Calculate the Chi-value

In [40]:
def chi_calc(x_observed: float, x_expected: float, x_normalized: float) -> pd.Series:
    """Apply chi calculation based on observed (normalized) and expected value"""
    value_observed_normalised = x_observed * x_normalized
    a = value_observed_normalised - x_expected
    b = math.sqrt(x_expected)
    # native division with division by zero protection
    chi_value = a / b if b else 0
    return chi_value
    
def apply_chi_calc(
        df: pd.DataFrame, norm_val: float,
        chi_column: str = CHI_COLUMN, chi_crit_val: float = CHI_CRIT_VAL):
    """Calculate chi-values based on two GeoDataFrames (expected and observed values)
    and return new grid with results"""
    # lambda: apply function chi_calc() to each item
    df['chi_value'] = df.apply(
        lambda x: chi_calc(
           x[chi_column],
           x[f'{chi_column}_expected'],
           norm_val),
        axis=1)
    # add significant column, default False
    df['significant'] = False
    # calculate significance for both negative and positive chi_values
    df.loc[np.abs(df['chi_value'])>chi_crit_val, 'significant'] = True

Apply calculation

In [37]:
%%time
apply_chi_calc(
    df=df_expected_observed,
    norm_val=norm_val)
CPU times: user 4 ms, sys: 0 ns, total: 4 ms
Wall time: 4.11 ms

Visualize chi

In [38]:
df_expected_observed.head()
Out[38]:
postcount_est_expected postcount_est chi_value significant
datetime
2007-01-31 1018143.0 2788 -58.646724 True
2007-02-28 897307.0 2301 -111.742944 True
2007-03-31 1073342.0 3386 88.139093 True
2007-04-30 1227645.0 2630 -291.540502 True
2007-05-31 1423686.0 2408 -499.022295 True
In [39]:
plot_time(
    df_expected_observed, legend="Signed Chi", val_col="chi_value", color=colors([0.0]),
    title=f'Flickr Chi for "Sunrise"-related {METRIC}count over time', 
    filename=f"temporal_chi_flickr_{METRIC}count_sunrise", trend=True)
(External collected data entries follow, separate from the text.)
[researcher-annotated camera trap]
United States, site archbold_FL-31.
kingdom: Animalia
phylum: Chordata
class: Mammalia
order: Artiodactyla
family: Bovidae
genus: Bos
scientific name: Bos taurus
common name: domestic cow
Repeat the same for the observation of sunset posts worldwide

In [40]:
df_sunset = read_csv_datetime(FLICKR_SUNSET)
df_sunset = append_cardinality_df(df_sunset, f'{METRIC}_hll', f'{METRIC}count_est')
df_sunset = filter_fill_time(df_sunset, 2007, 2018, f'{METRIC}count_est')
In [41]:
plot_time(
    df_sunset, legend=f"{METRIC.capitalize()}count", color=colors([1.0]),
    title=f'Flickr {METRIC}count over time for sunset related posts', 
    filename=f"temporal_{METRIC}count_flickr_sunset", trend=True)
In [42]:
norm_val = calc_norm(
    df_expected.rename(columns={f'{METRIC}count_est_expected':f'{METRIC}count_est'}, inplace=False),
    df_sunset)
print(norm_val)
119.17084615675292
In [43]:
merge_cols = [f'{METRIC}count_est']
df_expected_observed = df_expected.merge(
    df_sunset[merge_cols],
    left_index=True, right_index=True)
In [44]:
%%time
apply_chi_calc(
    df=df_expected_observed,
    norm_val=norm_val)
CPU times: user 3.83 ms, sys: 0 ns, total: 3.83 ms
Wall time: 3.79 ms
In [45]:
plot_time(
    df_expected_observed, legend="Signed Chi", val_col="chi_value", color=colors([1.0]),
    title=f'Flickr Chi for "Sunset"-related {METRIC}count over time', 
    filename=f"temporal_chi_flickr_{METRIC}count_sunset", trend=True)

Visualize Chi for subquery "Milvus milvus" and "Bloom"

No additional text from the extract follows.